New study exonerates some urban pests as one-of-a-kind disease reservoirs
A research team led by U.S. National Science Foundation-grantee scientists at Georgetown University has found that city wildlife might pose less threat for future pandemics than once thought.
In a study published in Nature Ecology and Evolution, the researchers set out to understand whether animals living in cities tend to have different viruses.
"As we recover from the current pandemic and work to prevent the next one, it is critical that we know where to look for the next possible outbreak," said Sam Scheiner, a program director in NSF's Division of Environmental Biology. "It is just as important to know where we do not have to look so we do not waste resources."
The COVID-19 pandemic has sparked interest in where future outbreaks are at the highest risk of emerging. Scientists have long suspected that cities might be hotspots for outbreak risk, thanks to species like rats that make their homes alongside us.
The scientists set out to study whether these species might play host to a greater number of pathogens. The researchers examined the pathogens hosted by nearly 3,000 mammal species and found that urban-adapted animals could host roughly 10 times as many diseases. However, the pattern was partly a problem of sampling bias. The urban species were studied nearly 100 times more often than their rural counterparts.

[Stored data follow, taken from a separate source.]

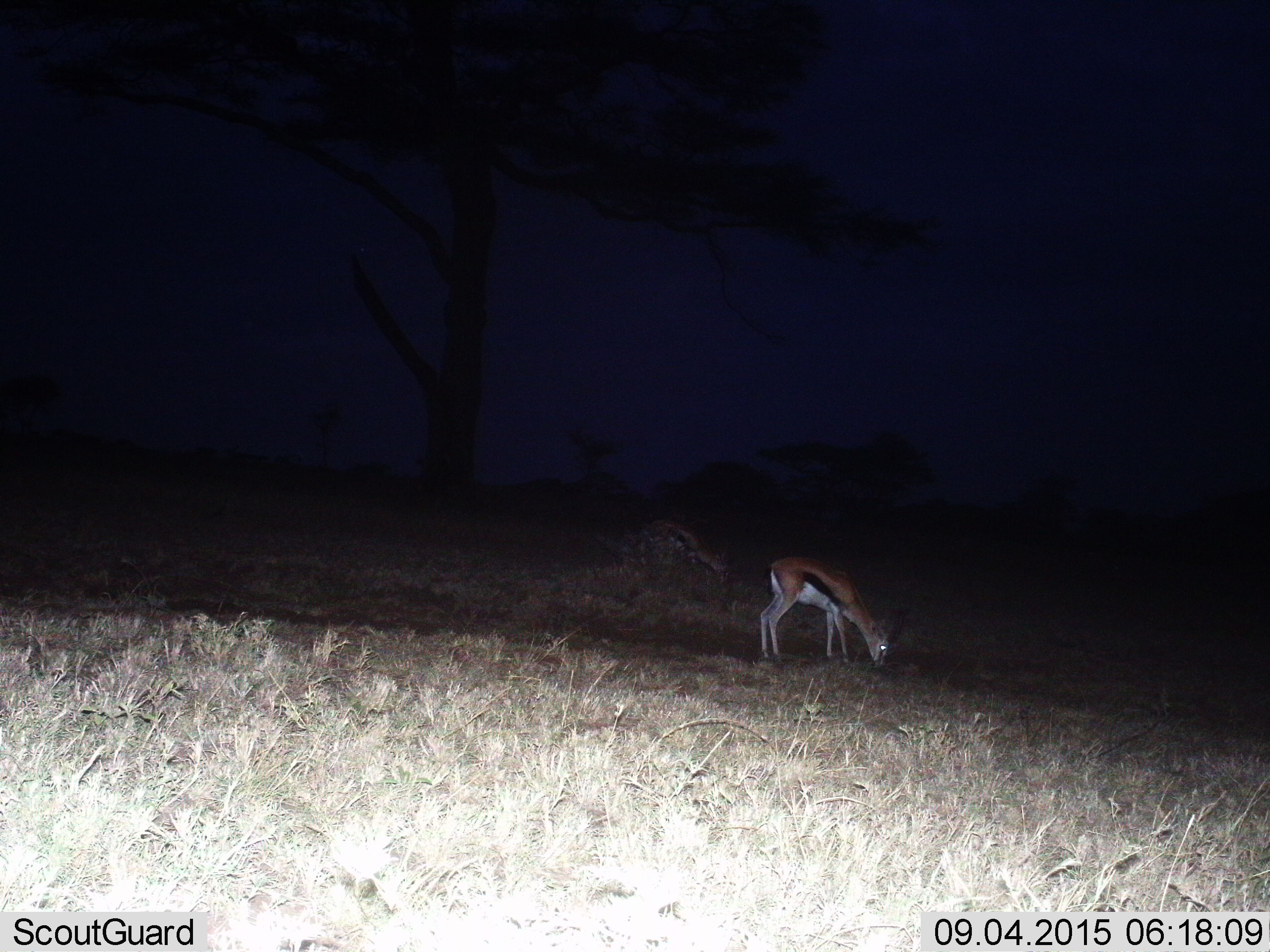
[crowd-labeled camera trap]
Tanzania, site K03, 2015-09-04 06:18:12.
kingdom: Animalia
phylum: Chordata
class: Mammalia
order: Artiodactyla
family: Bovidae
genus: Eudorcas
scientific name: Eudorcas thomsonii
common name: thomson's gazelle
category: gazellethomsons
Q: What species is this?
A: Gazellethomsons (thomson's gazelle) (Eudorcas thomsonii).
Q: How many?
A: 2.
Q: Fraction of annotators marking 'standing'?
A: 11%.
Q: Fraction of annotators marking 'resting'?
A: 0%.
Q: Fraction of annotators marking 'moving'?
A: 11%.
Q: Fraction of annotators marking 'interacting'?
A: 0%.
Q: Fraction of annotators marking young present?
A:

The team found that city-living species don't seem to host more human-infective viruses than their rural counterparts. The study's findings might exonerate city wildlife from being considered "hyper-reservoirs" of infectious disease. However, that doesn't mean cities are disease-free.
Co-author Colin Carlson said that the study highlights the value of scientific data. The researchers used a database called The Global Virome in One Network, created by the Verena Consortium.
The study concludes that future research should go beyond how many pathogens any given animal has and explore how city living shapes the prevalence and transmission of diseases.